Work task
Select and reproduce each line of the listing below that bears the string "hpcalc".

■ ■ ■ ■ ■ ■ ■

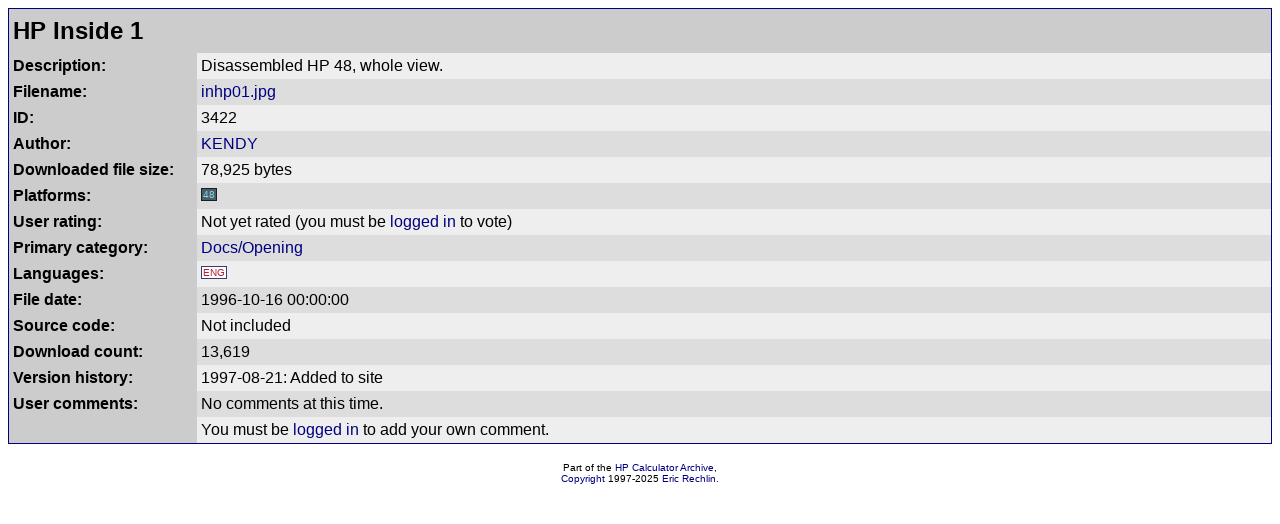

--- FILE ---
content_type: text/html; charset=UTF-8
request_url: https://www.hpcalc.org/details/3422
body_size: 1032
content:
<!DOCTYPE HTML PUBLIC "-//W3C//DTD HTML 4.01 Transitional//EN" "http://www.w3.org/TR/html4/loose.dtd">
<html>
<head>
<title>HP Inside 1  - detailed information</title>
<link rel="stylesheet" href="../hpcalc.css">
<meta http-equiv="Content-Type" content="text/html; charset=utf-8">
<meta name="viewport" content="width=device-width, initial-scale=0.8">
</head>
<body>

<table width="100%" bgcolor="#000080" cellspacing=0 cellpadding=1><tr><td>
<table border=0 width="100%%" bgcolor="#eeeeee" cellspacing=0 cellpadding=4>
<tr bgcolor="#cccccc"><td colspan=2><h2 style="margin: 0; line-height: 1.5em">HP Inside 1</h2></td></tr>
<tr valign="top"><td bgcolor="#cccccc" width=180><b>Description:</b></td><td bgcolor="#eeeeee">Disassembled HP 48, whole view.</td></tr>
<tr valign="top"><td bgcolor="#cccccc" width=180><b>Filename:</b></td><td bgcolor="#dddddd"><a href="../hp48/docs/opening/inhp01.jpg">inhp01.jpg</a></td></tr>
<tr valign="top"><td bgcolor="#cccccc" width=180><b>ID:</b></td><td bgcolor="#eeeeee">3422</td></tr>
<tr valign="top"><td bgcolor="#cccccc" width=180><b>Author:</b></td><td bgcolor="#dddddd"><a href="../authors/1111"> KENDY</a> <a href=""></a></td></tr>
<tr valign="top"><td bgcolor="#cccccc" width=180><b>Downloaded file size:</b></td><td bgcolor="#eeeeee">78,925 bytes</td></tr>
<tr valign="top"><td bgcolor="#cccccc" width=180><b>Platforms:</b></td><td bgcolor="#dddddd"><span class="calc48" title="48S/SX/G/G+/GX">48</span> &nbsp;</td></tr>
<tr valign="top"><td bgcolor="#cccccc" width=180><b>User rating:</b></td><td bgcolor="#eeeeee"><span id="rating">Not yet rated</span> (you must be <a href="/accounts/">logged in</a> to vote)</td></tr>
<tr valign="top"><td bgcolor="#cccccc" width=180><b>Primary category:</b></td><td bgcolor="#dddddd"><a href="../hp48/docs/opening/">Docs/Opening</a></td></tr>
<tr valign="top"><td bgcolor="#cccccc" width=180><b>Languages:</b></td><td bgcolor="#eeeeee"><span class="langeng" title="English">ENG</span> &nbsp;</td></tr>
<tr valign="top"><td bgcolor="#cccccc" width=180><b>File date:</b></td><td bgcolor="#dddddd">1996-10-16 00:00:00</td></tr>
<tr valign="top"><td bgcolor="#cccccc" width=180><b>Source code:</b></td><td bgcolor="#eeeeee">Not included</td></tr>
<tr valign="top"><td bgcolor="#cccccc" width=180><b>Download count:</b></td><td bgcolor="#dddddd">13,619</td></tr>
<tr valign="top"><td bgcolor="#cccccc" width=180><b>Version history:</b></td><td bgcolor="#eeeeee">1997-08-21: Added to site<br>
</td></tr>
<tr valign="top"><td bgcolor="#cccccc" width=180><b>User comments:</b></td><td bgcolor="#dddddd"><p style="margin: 0">No comments at this time.</p></td></tr>
<tr valign="top"><td bgcolor="#cccccc" width=180><b></b></td><td bgcolor="#eeeeee"><p style="margin: 0">You must be <a href="/accounts/">logged in</a> to add your own comment.</p></td></tr>
</table>
</table>
<br>
<center>
<font size=1>Part of the <a href="https://www.hpcalc.org/">HP Calculator Archive</a>,<br><a href="../legal.php">Copyright</a> 1997-2025 <a href="../contact.php">Eric Rechlin</a>.</font><br>
</center>

</body>
</html>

■ ■ ■ ■ ■ ■ ■

Solution to the problem
request_url: https://www.hpcalc.org/details/3422
<link rel="stylesheet" href="../hpcalc.css">
<font size=1>Part of the <a href="https://www.hpcalc.org/">HP Calculator Archive</a>,<br><a href="../legal.php">Copyright</a> 1997-2025 <a href="../contact.php">Eric Rechlin</a>.</font><br>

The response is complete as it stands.